The settlement’s coat of arms can be described as follows: Triangular spade shield erect. Chief and fess gules, base vert. In the middle of the field gules the stylised depiction of the tower of the settlement’s church of 1906 is borne, argent. The tincture is also a reference to a spring of alcalic water, the so called Jódaqua, a name, which appeared as part of the settlement’s name as early as the late 16th century. (It was used as anterior constituent to the settlement’s name in order to distinguish it from the name of neighbouring Kishartyán.) The settlement’s coat of arms also features two ears of corn, both or.

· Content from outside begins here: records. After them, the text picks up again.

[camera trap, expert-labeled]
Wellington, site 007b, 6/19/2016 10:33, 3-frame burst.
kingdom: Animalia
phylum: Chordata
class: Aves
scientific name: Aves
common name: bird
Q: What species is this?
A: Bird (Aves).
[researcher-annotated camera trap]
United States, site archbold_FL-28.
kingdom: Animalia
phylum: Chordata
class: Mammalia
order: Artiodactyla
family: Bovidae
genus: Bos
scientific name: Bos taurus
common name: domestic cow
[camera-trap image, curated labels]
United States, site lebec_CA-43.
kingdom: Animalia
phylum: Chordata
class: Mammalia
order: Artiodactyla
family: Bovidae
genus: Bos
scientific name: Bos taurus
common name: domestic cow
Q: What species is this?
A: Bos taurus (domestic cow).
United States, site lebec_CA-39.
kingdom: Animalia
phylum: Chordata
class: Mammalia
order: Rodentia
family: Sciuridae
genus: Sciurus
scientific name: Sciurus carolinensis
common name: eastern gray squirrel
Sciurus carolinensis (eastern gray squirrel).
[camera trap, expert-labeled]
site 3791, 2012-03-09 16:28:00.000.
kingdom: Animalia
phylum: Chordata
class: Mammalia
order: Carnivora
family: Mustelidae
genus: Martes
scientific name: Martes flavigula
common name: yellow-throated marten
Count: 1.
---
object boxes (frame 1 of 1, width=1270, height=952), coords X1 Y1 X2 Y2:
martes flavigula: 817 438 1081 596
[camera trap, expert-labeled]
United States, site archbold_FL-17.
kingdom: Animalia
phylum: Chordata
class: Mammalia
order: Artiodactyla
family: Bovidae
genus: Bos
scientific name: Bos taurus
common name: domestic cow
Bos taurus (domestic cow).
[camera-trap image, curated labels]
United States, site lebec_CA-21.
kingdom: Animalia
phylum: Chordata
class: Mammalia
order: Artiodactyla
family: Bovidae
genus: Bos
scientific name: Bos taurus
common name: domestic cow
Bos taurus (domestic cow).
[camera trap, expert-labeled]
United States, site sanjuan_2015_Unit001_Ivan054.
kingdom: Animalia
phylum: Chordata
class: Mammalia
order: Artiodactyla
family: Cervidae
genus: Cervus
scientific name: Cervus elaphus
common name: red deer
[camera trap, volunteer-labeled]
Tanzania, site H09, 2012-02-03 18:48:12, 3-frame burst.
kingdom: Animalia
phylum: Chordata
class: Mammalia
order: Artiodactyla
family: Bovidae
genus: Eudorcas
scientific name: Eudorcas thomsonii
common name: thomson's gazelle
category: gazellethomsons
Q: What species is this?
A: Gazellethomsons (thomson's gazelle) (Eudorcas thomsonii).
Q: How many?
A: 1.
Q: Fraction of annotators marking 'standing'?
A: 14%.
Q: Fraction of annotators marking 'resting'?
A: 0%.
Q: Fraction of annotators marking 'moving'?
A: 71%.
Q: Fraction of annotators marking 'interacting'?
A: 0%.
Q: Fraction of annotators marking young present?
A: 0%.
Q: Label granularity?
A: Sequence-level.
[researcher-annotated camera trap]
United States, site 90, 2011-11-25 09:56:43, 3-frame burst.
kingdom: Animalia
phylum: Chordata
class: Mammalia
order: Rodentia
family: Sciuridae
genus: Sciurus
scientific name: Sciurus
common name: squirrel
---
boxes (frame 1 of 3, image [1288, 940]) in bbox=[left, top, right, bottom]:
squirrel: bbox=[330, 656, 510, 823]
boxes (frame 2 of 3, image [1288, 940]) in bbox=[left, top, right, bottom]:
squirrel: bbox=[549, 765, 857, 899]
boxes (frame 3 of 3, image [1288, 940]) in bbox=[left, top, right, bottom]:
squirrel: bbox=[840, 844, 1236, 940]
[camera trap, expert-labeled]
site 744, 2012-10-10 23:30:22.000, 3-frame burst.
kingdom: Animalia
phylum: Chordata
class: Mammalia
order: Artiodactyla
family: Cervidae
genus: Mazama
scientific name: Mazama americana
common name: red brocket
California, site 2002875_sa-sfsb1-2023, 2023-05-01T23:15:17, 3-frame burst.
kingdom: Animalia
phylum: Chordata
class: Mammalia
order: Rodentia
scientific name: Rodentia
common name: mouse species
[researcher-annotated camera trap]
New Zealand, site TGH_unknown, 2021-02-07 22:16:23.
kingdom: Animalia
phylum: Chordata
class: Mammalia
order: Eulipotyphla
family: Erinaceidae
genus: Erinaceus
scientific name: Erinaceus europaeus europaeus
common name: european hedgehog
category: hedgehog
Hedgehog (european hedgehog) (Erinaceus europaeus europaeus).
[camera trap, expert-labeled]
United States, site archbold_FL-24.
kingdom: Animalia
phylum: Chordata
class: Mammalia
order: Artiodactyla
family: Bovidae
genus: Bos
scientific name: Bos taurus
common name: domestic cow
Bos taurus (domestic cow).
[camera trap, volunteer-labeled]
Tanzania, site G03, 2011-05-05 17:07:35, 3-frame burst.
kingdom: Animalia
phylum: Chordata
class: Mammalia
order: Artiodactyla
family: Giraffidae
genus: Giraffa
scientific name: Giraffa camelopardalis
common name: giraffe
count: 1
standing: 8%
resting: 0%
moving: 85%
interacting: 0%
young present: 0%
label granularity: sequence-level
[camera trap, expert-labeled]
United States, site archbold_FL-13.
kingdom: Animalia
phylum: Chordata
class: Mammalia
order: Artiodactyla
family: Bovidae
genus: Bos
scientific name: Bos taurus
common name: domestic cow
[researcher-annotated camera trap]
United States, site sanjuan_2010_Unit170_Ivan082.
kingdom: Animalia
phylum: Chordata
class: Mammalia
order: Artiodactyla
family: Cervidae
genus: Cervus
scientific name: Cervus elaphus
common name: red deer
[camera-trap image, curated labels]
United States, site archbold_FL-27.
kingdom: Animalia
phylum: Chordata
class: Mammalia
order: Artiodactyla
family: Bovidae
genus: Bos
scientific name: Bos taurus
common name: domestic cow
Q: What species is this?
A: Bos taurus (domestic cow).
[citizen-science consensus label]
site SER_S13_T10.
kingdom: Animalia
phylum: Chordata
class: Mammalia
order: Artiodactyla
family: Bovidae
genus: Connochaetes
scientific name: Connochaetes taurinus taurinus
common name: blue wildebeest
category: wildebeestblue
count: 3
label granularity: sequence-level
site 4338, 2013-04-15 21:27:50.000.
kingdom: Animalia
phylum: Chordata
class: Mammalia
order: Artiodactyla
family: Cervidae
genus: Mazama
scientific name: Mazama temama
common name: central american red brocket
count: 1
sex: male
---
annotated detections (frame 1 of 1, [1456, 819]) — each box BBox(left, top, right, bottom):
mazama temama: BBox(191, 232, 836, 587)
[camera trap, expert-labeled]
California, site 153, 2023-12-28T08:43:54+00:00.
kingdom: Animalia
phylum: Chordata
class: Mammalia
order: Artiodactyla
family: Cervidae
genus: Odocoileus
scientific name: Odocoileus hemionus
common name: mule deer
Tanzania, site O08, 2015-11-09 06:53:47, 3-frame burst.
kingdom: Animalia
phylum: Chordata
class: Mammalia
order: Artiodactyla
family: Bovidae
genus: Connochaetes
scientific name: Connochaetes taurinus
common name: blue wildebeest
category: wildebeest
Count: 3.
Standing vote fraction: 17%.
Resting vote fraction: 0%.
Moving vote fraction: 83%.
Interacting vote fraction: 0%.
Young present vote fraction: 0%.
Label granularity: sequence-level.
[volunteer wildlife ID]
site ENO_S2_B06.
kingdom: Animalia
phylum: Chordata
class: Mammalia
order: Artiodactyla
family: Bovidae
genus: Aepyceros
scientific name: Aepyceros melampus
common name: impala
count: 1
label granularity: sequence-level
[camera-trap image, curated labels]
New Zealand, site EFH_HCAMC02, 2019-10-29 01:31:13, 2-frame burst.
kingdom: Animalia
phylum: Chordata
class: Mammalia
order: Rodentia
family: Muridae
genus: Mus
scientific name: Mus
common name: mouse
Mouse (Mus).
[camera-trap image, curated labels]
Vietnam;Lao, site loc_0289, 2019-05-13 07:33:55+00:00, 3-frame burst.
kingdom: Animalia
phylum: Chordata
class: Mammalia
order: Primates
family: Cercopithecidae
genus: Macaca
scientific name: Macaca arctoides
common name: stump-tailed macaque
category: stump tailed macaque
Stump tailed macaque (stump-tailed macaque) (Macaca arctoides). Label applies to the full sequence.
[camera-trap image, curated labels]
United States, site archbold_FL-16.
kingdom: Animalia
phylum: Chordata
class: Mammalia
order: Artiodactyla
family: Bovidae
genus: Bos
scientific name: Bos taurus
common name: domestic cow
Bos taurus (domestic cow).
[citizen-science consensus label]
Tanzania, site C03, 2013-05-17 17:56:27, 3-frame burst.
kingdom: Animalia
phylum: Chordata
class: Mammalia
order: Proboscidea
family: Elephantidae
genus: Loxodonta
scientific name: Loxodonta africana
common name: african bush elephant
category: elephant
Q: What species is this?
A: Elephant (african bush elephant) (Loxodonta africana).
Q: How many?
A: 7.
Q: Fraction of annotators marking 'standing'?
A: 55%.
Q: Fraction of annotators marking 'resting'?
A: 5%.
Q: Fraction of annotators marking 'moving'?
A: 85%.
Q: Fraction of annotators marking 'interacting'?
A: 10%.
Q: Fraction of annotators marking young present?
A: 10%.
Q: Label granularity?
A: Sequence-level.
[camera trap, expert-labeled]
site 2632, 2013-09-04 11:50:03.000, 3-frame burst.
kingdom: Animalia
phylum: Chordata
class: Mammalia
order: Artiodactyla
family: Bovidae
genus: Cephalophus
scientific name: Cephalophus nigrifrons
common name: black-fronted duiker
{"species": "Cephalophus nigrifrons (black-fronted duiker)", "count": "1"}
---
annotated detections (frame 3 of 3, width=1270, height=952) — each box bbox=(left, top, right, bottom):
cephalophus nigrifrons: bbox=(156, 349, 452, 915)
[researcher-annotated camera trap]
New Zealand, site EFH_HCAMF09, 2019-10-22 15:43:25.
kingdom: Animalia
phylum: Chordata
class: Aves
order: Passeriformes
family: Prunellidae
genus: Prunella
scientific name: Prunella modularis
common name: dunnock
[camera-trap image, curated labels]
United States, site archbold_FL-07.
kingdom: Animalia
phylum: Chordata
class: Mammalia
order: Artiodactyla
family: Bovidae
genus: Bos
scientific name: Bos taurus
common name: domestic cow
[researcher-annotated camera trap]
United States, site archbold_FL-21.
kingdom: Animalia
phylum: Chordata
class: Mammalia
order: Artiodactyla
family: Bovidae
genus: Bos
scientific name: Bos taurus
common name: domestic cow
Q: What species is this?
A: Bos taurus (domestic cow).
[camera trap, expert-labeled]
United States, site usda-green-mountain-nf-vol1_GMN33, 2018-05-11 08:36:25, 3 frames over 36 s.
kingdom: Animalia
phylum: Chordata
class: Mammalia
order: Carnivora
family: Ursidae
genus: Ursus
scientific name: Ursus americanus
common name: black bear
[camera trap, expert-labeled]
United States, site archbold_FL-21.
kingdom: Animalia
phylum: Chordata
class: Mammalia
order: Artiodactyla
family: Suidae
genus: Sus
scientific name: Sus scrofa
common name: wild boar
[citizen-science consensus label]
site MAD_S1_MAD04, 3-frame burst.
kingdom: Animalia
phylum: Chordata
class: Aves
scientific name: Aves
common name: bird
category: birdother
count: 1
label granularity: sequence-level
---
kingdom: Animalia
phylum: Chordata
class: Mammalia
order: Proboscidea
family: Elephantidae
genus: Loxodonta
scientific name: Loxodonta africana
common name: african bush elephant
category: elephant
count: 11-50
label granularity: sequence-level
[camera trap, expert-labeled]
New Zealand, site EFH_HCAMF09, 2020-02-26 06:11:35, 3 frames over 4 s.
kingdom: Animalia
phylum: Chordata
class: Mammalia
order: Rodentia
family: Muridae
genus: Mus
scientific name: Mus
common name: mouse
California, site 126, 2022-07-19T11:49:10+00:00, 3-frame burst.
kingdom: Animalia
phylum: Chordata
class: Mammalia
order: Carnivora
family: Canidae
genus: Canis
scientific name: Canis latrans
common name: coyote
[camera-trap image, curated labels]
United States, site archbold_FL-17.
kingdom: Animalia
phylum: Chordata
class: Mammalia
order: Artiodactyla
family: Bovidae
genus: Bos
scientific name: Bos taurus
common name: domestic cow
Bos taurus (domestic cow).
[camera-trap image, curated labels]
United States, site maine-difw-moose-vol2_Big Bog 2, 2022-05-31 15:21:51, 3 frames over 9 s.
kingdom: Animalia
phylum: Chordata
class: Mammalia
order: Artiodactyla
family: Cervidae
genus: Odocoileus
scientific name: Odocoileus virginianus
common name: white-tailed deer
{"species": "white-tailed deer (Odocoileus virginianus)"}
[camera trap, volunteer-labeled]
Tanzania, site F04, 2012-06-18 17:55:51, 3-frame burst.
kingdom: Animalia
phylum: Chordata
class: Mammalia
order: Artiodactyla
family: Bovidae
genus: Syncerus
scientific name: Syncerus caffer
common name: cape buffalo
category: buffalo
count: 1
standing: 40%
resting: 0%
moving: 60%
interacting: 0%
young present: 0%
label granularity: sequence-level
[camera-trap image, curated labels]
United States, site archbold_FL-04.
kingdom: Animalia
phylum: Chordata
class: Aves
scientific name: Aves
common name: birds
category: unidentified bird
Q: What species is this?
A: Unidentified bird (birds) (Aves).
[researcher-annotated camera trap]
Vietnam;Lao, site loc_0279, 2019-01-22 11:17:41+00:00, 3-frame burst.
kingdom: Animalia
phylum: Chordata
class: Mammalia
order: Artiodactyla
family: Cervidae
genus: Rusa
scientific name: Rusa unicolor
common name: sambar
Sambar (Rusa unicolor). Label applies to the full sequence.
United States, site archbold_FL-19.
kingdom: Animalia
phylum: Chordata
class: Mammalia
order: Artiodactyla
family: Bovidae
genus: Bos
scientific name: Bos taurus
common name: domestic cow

The charges in the settlement’s coat of arms can be interpreted as follows: The oldest seal print of the settlement goes back to 1852 and it can be found on a contemporary document certified by judge Antal Habon. It was a wax seal of circular shape and it featured the following motifs, which were all references to the inhabitants’ agricultural lifestyle. On the sinister side three ears of corn were borne and toward the dexter a coulter and a ploughshare. These charges were pointing upward and their edges were turning outward. On the dexter side above the ploughshare motif the charge of the sun rayonnant was borne, radiating its warmth toward the agricultural land. Around these charges the inscription was as follows: SOOSS HARTYÁN ANNO 1802. This inscription is a proof of the fact that the village of Sóshartyán preserved its traditional early 19th century seal and used it uninterruptedly even after the fall of the Revolution and War of Independence of 1848/49.

The village of Sóshartyán has not had a flag of its own.